## Exercises:
1 – Please answer these from the Brooklyn Bridge Park article:
(a) Where was the Feb. 7 meeting held?
(b) How many stories tall is the apartment building planned near the park's Atlantic Avenue gateway?
(c) According to Kenn Lowy, why was the Queens park there?
2 – In the listing, reproduce the part that opens with the line containing "Is (x=603, y=418)" and runs through the end of the listing, swapping "entrance archway" for "entry arch" wherever it appears and leaving all else unchanged.

## Selected extract:
***

The last of three meetings focusing on Pier 6 between the designers of
Brooklyn Bridge Park and select community leaders was intended to provide
answers to questions and criticisms they had raised about the planned
1.3-mile waterfront development.
What the community leaders got instead was yelled at.
Lead park designer Michael Van Valkenburgh flew into a rage during the
Feb. 7 meeting at his Manhattan office.
The sudden tirade came in response to a comment from a Brooklyn Heights
resident disputing a comparison made by a Van Valkenburgh associate who,
in response to criticism of a 30-story apartment building planned near
the park’s Atlantic Avenue gateway, pointed to what he called the
failure of Flushing Meadows Park, in Queens, due to a lack of housing
and population density at its perimeter.
“That park was only there because of the World’s Fair,”
Kenn Lowy said of the Queens park. “You can’t even come close
to comparing the two.”
That’s when Van Valkenburgh leapt from his chair.
“Bulls—- I can’t compare it! It’s a park! Don’t
tell me what I can and what I can’t compare it to,” he yelled
“Michael, my point is —”
Van Valkenburgh cut in, “It’s a park for human beings that live
“But Michael, that’s not my point, my point is, it was originally
for the World’s Fair —”

***

## Recorded data:

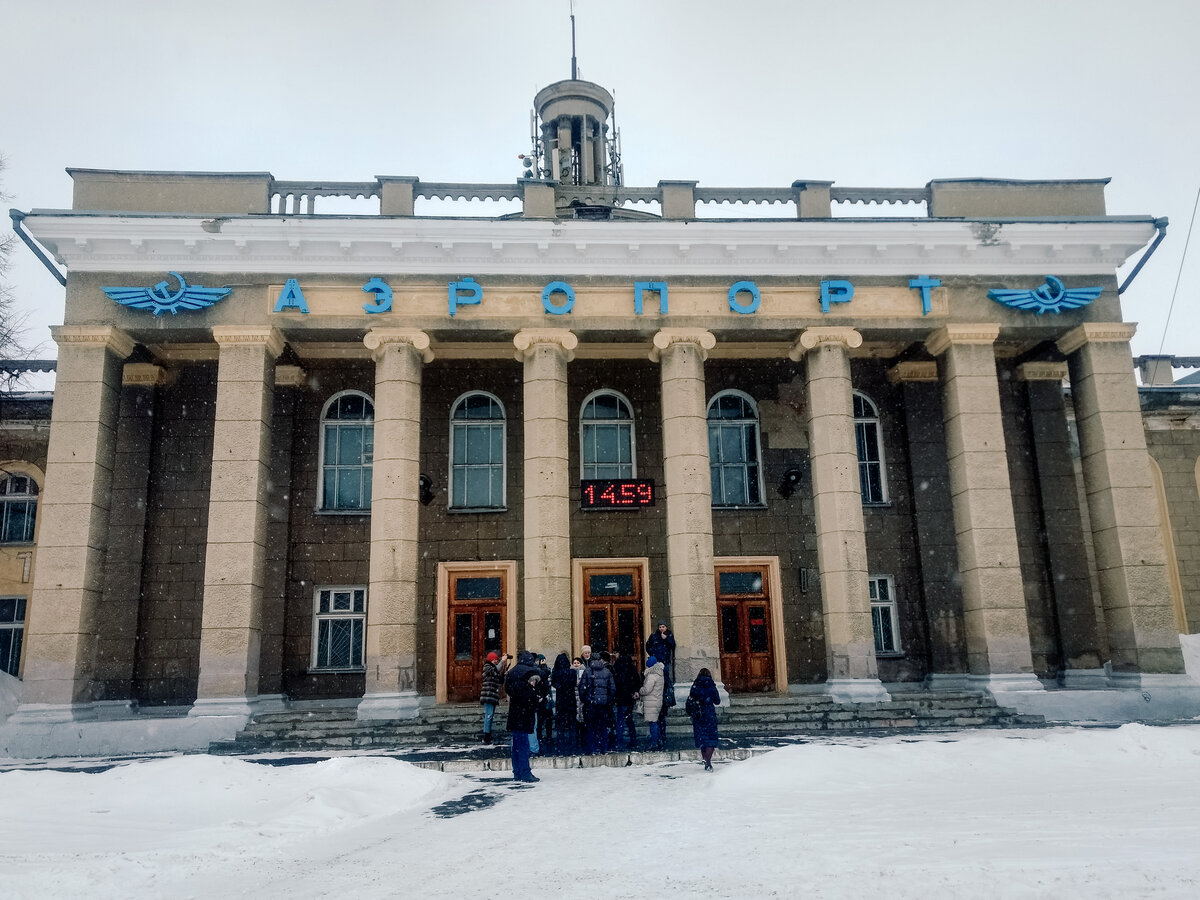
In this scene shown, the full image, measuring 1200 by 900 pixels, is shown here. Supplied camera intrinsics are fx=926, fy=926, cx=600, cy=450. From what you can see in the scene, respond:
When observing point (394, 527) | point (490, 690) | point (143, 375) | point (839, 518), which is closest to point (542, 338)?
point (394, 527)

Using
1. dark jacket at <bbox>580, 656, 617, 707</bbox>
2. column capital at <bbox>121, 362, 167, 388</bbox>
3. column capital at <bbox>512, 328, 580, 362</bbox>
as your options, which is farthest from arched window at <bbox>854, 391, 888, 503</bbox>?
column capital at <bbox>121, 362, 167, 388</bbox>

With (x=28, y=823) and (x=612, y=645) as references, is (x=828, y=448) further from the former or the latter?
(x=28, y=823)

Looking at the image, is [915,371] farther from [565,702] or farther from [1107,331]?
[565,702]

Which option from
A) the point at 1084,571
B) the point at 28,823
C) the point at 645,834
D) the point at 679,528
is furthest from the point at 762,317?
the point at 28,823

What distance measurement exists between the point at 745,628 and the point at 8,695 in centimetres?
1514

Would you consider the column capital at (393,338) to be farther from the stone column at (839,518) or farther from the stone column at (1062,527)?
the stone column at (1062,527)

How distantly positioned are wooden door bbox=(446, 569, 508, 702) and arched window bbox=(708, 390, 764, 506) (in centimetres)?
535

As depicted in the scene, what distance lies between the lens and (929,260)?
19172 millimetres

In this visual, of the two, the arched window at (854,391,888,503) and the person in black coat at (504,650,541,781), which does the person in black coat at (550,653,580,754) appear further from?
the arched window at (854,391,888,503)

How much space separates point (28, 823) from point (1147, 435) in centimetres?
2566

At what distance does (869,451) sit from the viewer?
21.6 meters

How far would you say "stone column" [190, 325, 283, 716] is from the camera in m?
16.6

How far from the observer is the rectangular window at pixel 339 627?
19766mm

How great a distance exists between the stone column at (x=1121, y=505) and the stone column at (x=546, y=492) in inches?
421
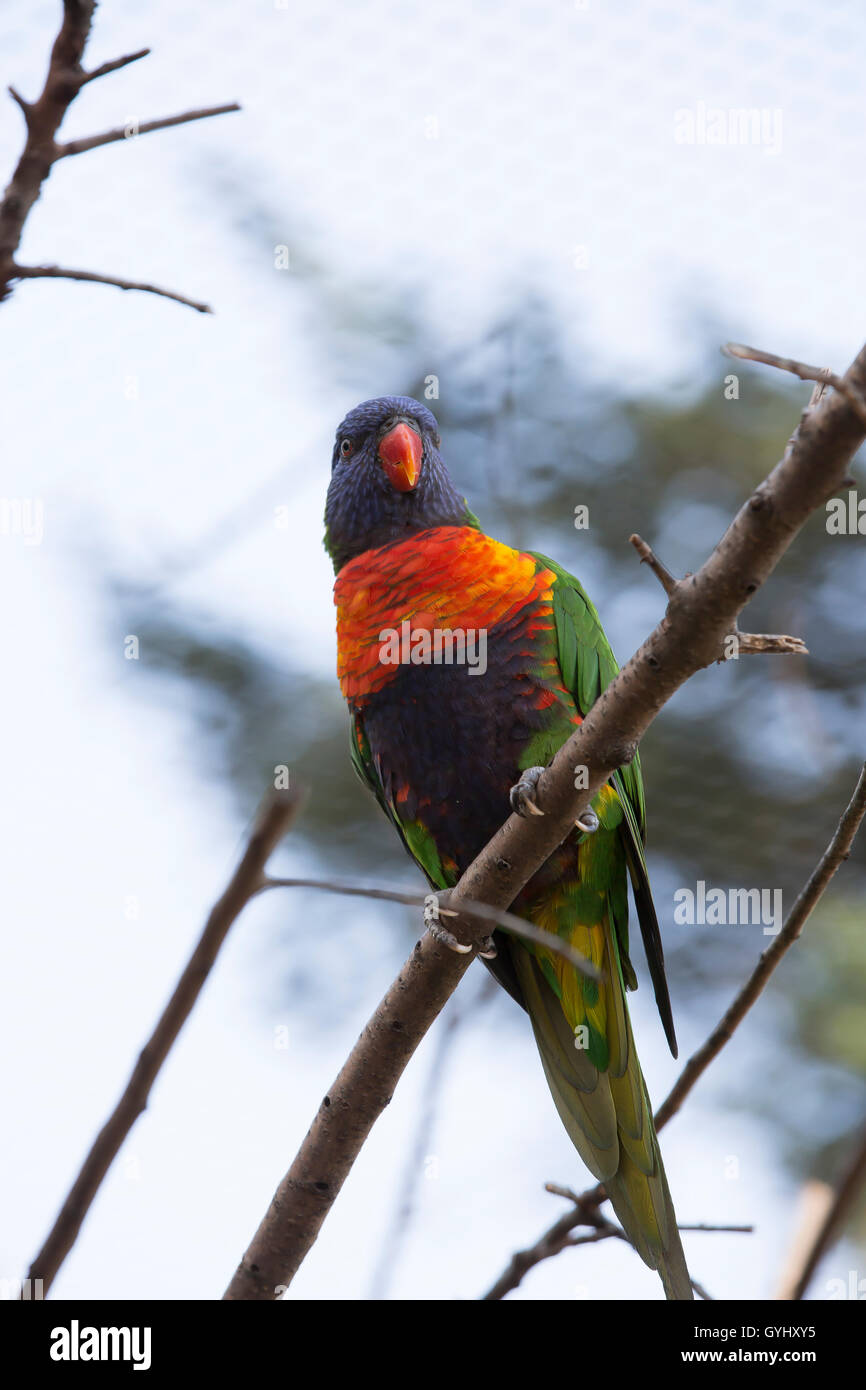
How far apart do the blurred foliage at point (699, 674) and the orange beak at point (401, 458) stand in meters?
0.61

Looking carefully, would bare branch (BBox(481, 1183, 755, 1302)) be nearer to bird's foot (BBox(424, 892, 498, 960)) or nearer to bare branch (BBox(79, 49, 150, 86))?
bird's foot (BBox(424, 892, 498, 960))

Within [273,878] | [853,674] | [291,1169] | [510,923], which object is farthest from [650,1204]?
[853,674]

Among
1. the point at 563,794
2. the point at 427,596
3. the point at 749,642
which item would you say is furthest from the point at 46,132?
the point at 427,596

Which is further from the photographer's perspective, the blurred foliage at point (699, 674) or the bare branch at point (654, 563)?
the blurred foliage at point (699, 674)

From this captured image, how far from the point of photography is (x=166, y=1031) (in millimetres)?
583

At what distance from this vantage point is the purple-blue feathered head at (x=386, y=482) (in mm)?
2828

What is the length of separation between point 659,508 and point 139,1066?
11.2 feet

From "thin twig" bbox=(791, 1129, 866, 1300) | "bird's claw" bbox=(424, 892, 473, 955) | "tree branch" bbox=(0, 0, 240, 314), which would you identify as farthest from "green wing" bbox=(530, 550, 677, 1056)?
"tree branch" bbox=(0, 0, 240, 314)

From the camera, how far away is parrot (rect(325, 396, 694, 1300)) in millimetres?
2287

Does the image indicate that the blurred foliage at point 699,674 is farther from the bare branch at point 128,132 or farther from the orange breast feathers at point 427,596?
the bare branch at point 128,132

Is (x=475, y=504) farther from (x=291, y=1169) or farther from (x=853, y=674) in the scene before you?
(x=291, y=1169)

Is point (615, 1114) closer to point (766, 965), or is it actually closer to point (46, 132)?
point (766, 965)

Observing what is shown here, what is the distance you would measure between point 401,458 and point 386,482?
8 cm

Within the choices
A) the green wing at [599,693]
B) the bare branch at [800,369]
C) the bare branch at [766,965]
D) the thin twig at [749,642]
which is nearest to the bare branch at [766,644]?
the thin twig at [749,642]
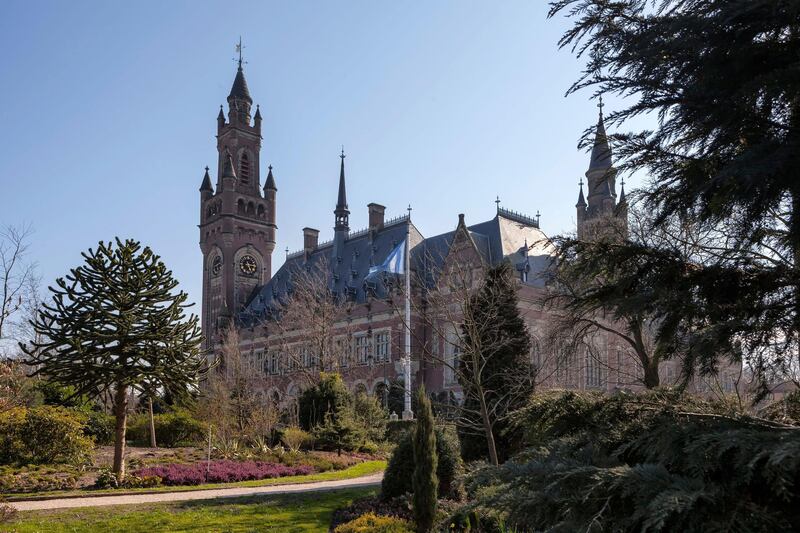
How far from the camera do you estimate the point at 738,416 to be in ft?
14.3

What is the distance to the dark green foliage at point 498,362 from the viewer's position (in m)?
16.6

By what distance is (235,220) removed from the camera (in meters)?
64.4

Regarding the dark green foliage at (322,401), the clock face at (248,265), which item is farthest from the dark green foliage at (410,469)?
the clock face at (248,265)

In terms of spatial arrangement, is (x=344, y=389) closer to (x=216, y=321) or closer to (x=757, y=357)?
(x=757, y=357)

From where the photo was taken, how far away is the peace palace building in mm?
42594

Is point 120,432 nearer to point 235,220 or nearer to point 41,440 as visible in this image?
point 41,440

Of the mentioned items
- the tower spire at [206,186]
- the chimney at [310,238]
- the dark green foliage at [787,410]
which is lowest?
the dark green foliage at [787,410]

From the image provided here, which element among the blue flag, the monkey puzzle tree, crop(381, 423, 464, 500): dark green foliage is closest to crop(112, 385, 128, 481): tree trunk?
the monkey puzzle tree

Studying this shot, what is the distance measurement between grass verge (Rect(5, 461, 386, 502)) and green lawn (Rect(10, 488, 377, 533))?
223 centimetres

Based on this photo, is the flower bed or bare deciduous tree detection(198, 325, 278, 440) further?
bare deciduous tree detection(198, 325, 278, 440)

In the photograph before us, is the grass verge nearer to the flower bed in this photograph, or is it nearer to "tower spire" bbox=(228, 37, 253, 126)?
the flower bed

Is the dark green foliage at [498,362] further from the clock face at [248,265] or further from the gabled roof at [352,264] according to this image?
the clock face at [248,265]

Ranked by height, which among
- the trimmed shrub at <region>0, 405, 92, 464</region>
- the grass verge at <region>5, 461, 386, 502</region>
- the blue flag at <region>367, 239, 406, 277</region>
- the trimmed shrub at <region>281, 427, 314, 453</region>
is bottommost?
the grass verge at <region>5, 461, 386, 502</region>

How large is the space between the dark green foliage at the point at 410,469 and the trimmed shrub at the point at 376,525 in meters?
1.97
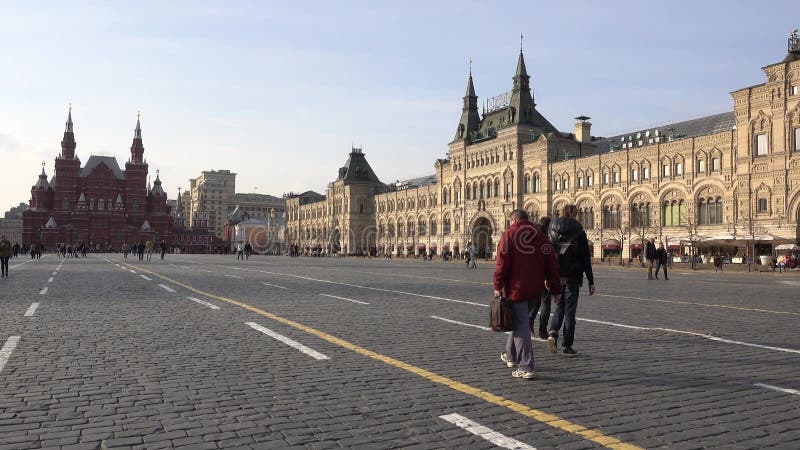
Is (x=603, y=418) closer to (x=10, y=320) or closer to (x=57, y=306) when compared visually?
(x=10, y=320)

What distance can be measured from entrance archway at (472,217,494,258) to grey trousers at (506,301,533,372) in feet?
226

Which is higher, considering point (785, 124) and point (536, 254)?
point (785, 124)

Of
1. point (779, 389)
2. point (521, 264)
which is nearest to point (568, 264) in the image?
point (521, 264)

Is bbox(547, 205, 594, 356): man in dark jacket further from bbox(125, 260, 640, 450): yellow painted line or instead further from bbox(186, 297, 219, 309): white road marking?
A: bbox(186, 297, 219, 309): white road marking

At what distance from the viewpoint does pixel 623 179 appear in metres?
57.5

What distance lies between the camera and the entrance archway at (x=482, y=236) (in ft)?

***

## Answers to the exercises:
1 –
(a) At Michael Van Valkenburgh's Manhattan office.
(b) 30 stories.
(c) Only because of the World's Fair.

2 –
Is (x=603, y=418) closer to (x=10, y=320) or closer to (x=57, y=306) when compared visually?
(x=10, y=320)

What distance can be measured from entry arch at (472,217,494,258) to grey trousers at (506,301,533,372) in feet?
226

Which is higher, considering point (785, 124) and point (536, 254)?
point (785, 124)

Of
1. point (779, 389)
2. point (521, 264)
which is nearest to point (568, 264) in the image?
point (521, 264)

Is bbox(547, 205, 594, 356): man in dark jacket further from bbox(125, 260, 640, 450): yellow painted line or instead further from bbox(186, 297, 219, 309): white road marking?
A: bbox(186, 297, 219, 309): white road marking

At what distance from the viewpoint does pixel 623 179 appear in metres?
57.5

What distance lies between the camera and the entry arch at (x=482, y=236) (in ft)?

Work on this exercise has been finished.